-- ENTRIES SHOWN follows --

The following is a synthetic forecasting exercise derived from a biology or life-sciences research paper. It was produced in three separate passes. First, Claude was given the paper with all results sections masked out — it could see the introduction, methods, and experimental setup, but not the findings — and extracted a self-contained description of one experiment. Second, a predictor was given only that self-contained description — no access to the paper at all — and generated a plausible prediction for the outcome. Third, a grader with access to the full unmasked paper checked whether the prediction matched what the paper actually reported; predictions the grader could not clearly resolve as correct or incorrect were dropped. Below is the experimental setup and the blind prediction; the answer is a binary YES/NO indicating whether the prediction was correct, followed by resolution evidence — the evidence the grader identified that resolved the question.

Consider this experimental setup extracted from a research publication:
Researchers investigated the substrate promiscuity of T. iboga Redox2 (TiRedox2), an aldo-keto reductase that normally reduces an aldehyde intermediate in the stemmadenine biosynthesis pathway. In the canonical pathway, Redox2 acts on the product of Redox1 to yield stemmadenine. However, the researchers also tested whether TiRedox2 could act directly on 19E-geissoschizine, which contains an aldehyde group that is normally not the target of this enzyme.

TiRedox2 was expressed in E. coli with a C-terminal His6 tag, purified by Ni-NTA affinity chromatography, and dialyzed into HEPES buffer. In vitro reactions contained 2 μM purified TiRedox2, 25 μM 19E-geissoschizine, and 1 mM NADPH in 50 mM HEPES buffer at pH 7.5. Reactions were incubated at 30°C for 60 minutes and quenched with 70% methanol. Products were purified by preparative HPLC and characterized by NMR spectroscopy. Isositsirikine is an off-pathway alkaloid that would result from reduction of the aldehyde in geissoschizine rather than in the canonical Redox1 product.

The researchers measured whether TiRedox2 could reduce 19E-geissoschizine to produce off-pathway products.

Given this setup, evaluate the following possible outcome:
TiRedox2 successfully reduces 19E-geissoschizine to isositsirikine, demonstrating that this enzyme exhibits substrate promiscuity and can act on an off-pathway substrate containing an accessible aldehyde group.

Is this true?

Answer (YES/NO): YES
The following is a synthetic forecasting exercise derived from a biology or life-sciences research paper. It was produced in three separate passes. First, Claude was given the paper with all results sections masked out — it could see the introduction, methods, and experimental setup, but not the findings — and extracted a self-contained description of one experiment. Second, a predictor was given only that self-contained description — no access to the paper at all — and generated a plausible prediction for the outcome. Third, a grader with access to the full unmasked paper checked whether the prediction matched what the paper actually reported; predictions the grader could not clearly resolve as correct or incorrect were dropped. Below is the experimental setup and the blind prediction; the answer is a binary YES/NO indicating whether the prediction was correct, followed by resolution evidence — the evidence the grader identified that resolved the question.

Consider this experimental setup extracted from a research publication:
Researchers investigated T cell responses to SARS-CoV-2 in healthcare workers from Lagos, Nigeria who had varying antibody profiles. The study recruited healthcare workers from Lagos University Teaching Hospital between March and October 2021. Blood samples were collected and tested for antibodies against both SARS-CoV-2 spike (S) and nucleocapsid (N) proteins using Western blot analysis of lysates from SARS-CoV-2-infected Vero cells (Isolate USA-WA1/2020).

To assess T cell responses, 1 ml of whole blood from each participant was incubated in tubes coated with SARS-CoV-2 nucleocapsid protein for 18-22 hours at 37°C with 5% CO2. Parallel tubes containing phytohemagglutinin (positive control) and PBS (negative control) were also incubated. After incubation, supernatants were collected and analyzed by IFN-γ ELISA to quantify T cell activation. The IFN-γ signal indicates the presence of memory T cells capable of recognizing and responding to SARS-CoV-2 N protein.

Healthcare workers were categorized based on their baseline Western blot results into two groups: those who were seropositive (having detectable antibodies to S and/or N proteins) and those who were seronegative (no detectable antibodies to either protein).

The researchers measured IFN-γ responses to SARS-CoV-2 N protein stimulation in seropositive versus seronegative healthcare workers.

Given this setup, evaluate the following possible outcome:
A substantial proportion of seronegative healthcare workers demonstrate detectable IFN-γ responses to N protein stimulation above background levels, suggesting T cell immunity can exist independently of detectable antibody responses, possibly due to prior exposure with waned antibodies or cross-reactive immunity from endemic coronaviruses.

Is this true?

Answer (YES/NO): NO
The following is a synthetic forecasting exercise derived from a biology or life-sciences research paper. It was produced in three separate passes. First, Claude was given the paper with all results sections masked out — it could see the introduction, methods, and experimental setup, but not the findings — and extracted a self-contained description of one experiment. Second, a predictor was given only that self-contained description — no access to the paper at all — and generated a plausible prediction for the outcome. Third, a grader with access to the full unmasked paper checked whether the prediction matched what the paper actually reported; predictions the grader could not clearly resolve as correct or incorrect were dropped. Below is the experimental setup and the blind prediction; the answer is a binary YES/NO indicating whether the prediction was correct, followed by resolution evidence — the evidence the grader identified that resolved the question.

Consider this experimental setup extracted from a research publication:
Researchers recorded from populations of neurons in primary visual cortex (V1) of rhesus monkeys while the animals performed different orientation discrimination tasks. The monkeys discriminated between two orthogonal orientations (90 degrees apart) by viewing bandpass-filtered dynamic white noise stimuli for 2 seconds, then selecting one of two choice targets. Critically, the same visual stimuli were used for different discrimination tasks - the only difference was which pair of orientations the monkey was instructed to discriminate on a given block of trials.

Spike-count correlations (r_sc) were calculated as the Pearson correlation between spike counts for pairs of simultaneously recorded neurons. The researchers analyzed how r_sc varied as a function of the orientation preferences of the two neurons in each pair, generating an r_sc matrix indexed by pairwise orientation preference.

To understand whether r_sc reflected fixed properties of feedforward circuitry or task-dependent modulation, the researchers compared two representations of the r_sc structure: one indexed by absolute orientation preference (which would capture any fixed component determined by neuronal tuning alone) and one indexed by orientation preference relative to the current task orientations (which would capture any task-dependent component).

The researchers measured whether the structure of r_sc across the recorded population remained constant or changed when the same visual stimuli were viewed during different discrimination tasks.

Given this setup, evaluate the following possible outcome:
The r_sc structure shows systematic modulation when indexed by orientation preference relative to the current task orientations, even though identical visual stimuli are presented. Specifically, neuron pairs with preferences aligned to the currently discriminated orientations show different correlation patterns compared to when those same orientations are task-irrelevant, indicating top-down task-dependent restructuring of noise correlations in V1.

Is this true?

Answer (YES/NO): YES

-- ENTRIES SHOWN concluded --

ASSIGNMENT ▸
Using the entries above, output exactly the lines between the line holding "A substantial proportion" and the line holding "Answer (YES/NO): NO", end lines included, and nothing more.

OUTPUT FOR THIS TASK ▸
A substantial proportion of seronegative healthcare workers demonstrate detectable IFN-γ responses to N protein stimulation above background levels, suggesting T cell immunity can exist independently of detectable antibody responses, possibly due to prior exposure with waned antibodies or cross-reactive immunity from endemic coronaviruses.

Is this true?

Answer (YES/NO): NO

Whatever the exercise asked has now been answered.